Suggestions for improvement
===========================

Given the current limitation, describe what to do in all use cases listed
above, with additional note for some peculiar combinations if needed.

QE team would need to retry the scenarios during verification.

We are not aware of any option of recovery for all use cases listed above as
of today. The only description available[2] so far states:

> In case of failed imports as of today, users should refer Tendrl
> documentation (TODO) for cleaning up Tendrl central store and re-trying
> the Import after that.

The TODO item listed above probably refers to this section in upstream docs:

https://github.com/Tendrl/documentation/wiki/Tendrl-release-v1.5.4-(install-guide)#uninstall-tendrl

which doesn't provide full list of:

* services to be stopped
* packages to be removed
* directories/files to be deleted
* notes a possibility of backup of etcd, and removing etcd database, but
  didn't discuss how could we restore the backup (or if that is possible)

which means that this solution is applicable only to the 1st use case as
described above.

Moreover, we should also note that events log of task details page will be
cleaned in few days, as stated in BZ 1514178.

[2] https://github.com/Tendrl/node-agent/issues/662#issuecomment-345279345

Comment 2 Martin Bukatovic 2017-11-22 09:52:12 UTC
bobbGT, feel free to reassign this BZ to a correct component

Comment 3 Martin Bukatovic 2017-11-22 09:53:29 UTC
Could you provide recovery details for all use cases listed in this BZ?

The work on this BZ is blocked until this information is provided.

Comment 4 Lubos Trilety 2017-11-24 09:26:07 UTC
*** Bug 1513003 has been marked as a duplicate of this bug. ***

Comment 7 Rakesh 2017-12-11 22:00:03 UTC
Moving to ON_QA to follow BZ: 1502877.

Comment 8 Lubos Trilety 2017-12-12 09:10:32 UTC
The steps described in the monitoring guide
https://access.qa.redhat.com/documentation/en-us/red_hat_gluster_storage/3.3/html-single/monitoring_guide/#troubleshooting
are pretty easy as it simply says uninstall RHGSWA and install it again for all mentioned scenarios. It'll work, but for example if there is already some cluster imported and functional it means RHGSWA lost it too, because one of uninstall RHGSWA/Unmanage Cluster step is removing data on RHGSWA server and second remove etcd completely. Both are mentioned as optional, but for failed import, I am pretty sure they has to be done, at least the removing etcd one.

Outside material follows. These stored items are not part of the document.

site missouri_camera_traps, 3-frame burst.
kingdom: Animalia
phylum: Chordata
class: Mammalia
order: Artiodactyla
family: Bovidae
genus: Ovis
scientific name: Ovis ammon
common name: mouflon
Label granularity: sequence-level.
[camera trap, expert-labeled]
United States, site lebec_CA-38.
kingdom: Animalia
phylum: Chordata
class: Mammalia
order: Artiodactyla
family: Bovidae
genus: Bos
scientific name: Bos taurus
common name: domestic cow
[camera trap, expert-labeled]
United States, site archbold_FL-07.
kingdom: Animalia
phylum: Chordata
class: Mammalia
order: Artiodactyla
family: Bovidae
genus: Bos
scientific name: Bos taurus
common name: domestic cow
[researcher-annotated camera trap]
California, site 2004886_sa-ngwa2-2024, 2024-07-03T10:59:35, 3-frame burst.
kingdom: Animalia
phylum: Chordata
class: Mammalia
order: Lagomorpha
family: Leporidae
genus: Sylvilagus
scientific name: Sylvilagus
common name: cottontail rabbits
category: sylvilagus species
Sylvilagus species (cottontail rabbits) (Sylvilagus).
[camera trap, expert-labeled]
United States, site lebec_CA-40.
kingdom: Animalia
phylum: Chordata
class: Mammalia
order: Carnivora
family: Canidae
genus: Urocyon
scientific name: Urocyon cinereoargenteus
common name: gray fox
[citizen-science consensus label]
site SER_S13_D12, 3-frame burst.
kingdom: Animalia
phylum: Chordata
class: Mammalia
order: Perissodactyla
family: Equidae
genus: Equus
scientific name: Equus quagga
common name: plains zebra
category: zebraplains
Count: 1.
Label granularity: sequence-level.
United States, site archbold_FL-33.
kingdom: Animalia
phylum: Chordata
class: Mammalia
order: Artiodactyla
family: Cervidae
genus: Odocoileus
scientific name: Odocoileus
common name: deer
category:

Other issues are already listed in Bug 1502877.

Comment 18 Nishanth Thomas 2017-12-15 09:21:01 UTC
https://bugzilla.redhat.com/show_bug.cgi?id=1526338

Comment 19 Pratik Mulay 2017-12-15 10:14:48 UTC
Hi Team,

I've made the required change. Following is the link to the updated content:

https://doc-stage.usersys.redhat.com/documentation/en-us/red_hat_gluster_storage/3.3/html-single/monitoring_guide/#unmanaging_cluster

Let me know in case of any concerns.

Comment 21 Lubos Trilety 2017-12-15 11:10:31 UTC
All demands in this BZ were processed properly. There's a note about un-managing one cluster will result in all the clusters currently managed by Web Administration to be un-managed.